◆ Alıştırma
Yargıtay kararı metnindeki "Hakimin davayı aydınlatma ödevi hakim açısından bir yetki olduğu kadar zorunlu olarak yapılması gereken bir görev olarak yorumlanmalıdır." cümlesini İngilizceye çevirin.

15. Hukuk Dairesi Esas No: 2017/2052 Karar No: 2017/4225 Karar Tarihi: 30.11.2017
Yargıtay 15. Hukuk Dairesi 2017/2052 Esas 2017/4225 Karar Sayılı İlamı
Özet:
Dava, eser sözleşmesinden kaynaklanan alacak istemine ilişkin olup, mahkemece davanın kısmen kabulüne dair verilen karar temyiz edilmiştir. Davanın açıldığı tarihte yürürlükte bulunan ve zaman bakımından uygulanması gereken 1086 sayılı HUMK\"nın 179/5. maddesinde dava dilekçesinde bulunması gereken unsurlar sayılırken dava dilekçesinin diğer unsurları yanında açık bir şekilde talep sonucunu da içermesi gerektiği hüküm altına alınmıştır. Nitekim 01.10.2011 tarihinde yürürlüğü giren 6100 sayılı HMK\"nın 119/ğ maddesinde de aynı hüküm korunmuştur. Mahkeme, talep sonucunu açıklattırmalıdır. Hakimin davayı aydınlatma ödevi hakim açısından bir yetki olduğu kadar zorunlu olarak yapılması gereken bir görev olarak yorumlanmalıdır. Kararda geçen kanun maddeleri: 1086 sayılı HUMK\"nın 179/5., 6100 sayılı HMK\"nın 119/ğ ve 297/2. maddeleri.

◆ Çıkarılan Veriler
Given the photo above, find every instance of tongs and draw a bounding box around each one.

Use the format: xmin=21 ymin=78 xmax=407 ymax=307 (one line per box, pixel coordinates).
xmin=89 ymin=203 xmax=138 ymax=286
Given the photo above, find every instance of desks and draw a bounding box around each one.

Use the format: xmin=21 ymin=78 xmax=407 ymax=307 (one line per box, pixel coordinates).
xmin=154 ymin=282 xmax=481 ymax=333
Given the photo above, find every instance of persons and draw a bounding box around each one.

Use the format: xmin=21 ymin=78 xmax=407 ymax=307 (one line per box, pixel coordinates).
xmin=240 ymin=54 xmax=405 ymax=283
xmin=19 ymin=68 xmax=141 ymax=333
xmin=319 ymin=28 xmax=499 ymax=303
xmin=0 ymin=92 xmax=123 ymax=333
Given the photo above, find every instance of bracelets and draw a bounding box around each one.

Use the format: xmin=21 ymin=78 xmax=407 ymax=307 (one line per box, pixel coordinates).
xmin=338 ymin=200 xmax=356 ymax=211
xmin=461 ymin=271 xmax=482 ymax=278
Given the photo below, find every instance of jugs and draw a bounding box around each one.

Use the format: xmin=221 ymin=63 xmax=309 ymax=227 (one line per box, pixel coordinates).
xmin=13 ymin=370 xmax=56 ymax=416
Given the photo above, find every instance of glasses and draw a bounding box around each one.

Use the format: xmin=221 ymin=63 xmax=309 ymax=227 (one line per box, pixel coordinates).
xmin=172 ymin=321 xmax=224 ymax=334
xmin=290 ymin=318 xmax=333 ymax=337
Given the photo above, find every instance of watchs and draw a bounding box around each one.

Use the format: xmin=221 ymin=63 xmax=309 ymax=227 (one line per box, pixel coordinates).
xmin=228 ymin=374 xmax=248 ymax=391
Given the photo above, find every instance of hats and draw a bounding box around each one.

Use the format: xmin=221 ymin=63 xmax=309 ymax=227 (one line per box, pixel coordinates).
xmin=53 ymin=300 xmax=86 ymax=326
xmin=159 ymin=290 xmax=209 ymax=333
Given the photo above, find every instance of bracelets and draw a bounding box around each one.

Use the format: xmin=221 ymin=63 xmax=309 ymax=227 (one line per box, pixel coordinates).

◆ Problemin Çözümü
The judge's duty to clarify the case should be interpreted not only as a power of the judge but also as a task that must necessarily be carried out.